Seki et al demonstrated that human TiPS cells implanted into immune compromised mice can differentiate into many different tissue types. They also showed that the TiPS cells can become teratomas, which means unless you are careful with the implantation of these cells you are going to wind up with strange tumors.
That said, Warren et al show that subsequent RNA reprogramming can direct RiPS cells to become all sorts of interesting tissues. So if you want to try all this in your garage, and if you have the appropriate cell culture skills and equipment, you can give it a fair go. Access to the appropriate strains of feeder cells, as well as the modified RNAs, could be a stumbling block. But I have to imagine 1) that those cells and the RNAs are going to be available commercially as a package at some point or 2) that you will be able to get the cells from a supplier and contract out the RNA production for no more than a few thousand dollars.
Derek Rossi, the Harvard professor who is the senior author on the Warren paper has, according to the acknowledgments on the paper, started a company "dedicated to the clinical translation of this technology". Whether that means there will be a monopoly on the methods and materials is unclear to me at the moment. If you want to generate your own RiPS cells from T lymphocytes, who is going to stop you? And if you use those cells to produce tissues, and even to attempt treating yourself? Even then, it isn't clear that there is any rule, law, or regulation that can be used to stop you; recall that the FDA, at present, has not yet decided to try to regulate stem cells as drugs. Please note that I don't think self treatment is a very good idea, just yet. But nobody who is interested in playing with these technologies is likely to listen to me on this point anyway.

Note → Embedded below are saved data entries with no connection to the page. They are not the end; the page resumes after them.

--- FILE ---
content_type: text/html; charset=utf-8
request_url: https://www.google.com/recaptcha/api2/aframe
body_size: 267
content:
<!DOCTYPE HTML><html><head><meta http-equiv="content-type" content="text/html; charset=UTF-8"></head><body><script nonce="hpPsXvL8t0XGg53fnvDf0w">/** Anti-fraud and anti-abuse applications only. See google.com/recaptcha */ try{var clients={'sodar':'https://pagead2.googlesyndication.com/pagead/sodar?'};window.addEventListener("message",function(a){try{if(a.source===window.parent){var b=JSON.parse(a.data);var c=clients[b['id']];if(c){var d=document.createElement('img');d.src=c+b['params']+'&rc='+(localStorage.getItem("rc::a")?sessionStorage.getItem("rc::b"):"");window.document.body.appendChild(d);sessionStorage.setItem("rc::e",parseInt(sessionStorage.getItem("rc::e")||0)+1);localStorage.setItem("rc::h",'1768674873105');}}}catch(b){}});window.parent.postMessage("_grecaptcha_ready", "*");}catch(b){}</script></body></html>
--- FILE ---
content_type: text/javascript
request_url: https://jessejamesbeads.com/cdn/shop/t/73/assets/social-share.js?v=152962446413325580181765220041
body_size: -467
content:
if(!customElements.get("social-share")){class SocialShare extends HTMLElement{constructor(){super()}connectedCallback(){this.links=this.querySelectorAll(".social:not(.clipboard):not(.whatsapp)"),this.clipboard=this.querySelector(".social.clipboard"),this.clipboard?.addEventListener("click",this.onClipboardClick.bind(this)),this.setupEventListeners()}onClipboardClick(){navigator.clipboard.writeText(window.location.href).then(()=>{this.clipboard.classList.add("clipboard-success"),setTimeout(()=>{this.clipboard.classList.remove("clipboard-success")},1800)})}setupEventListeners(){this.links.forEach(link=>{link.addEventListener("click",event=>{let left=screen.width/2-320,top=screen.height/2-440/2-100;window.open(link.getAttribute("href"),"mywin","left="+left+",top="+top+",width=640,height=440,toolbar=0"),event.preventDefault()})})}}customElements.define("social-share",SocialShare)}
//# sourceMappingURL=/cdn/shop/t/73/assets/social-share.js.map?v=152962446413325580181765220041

However, if you did something that looked like treating another person, then all hell would probably break loose because you could be accused of practicing medicine without a license. And then there are the consequences of getting this wrong, whether you are treating yourself of somebody else. About a year ago, on an airplane, I happen to sit next to the CEO of one of the largest health insurance companies in the US. At one point in the conversation, I asked him what his company would do if people started showing up needing treatment for tumors they gave themselves by injecting their own iPS cells. He just stared at me, stunned, with his jaw agape.
That is the right response, I suspect. The world is changing very quickly, and even if you spend your days trying to understand what is coming you are guaranteed many surprises that will just leave your jaw agape.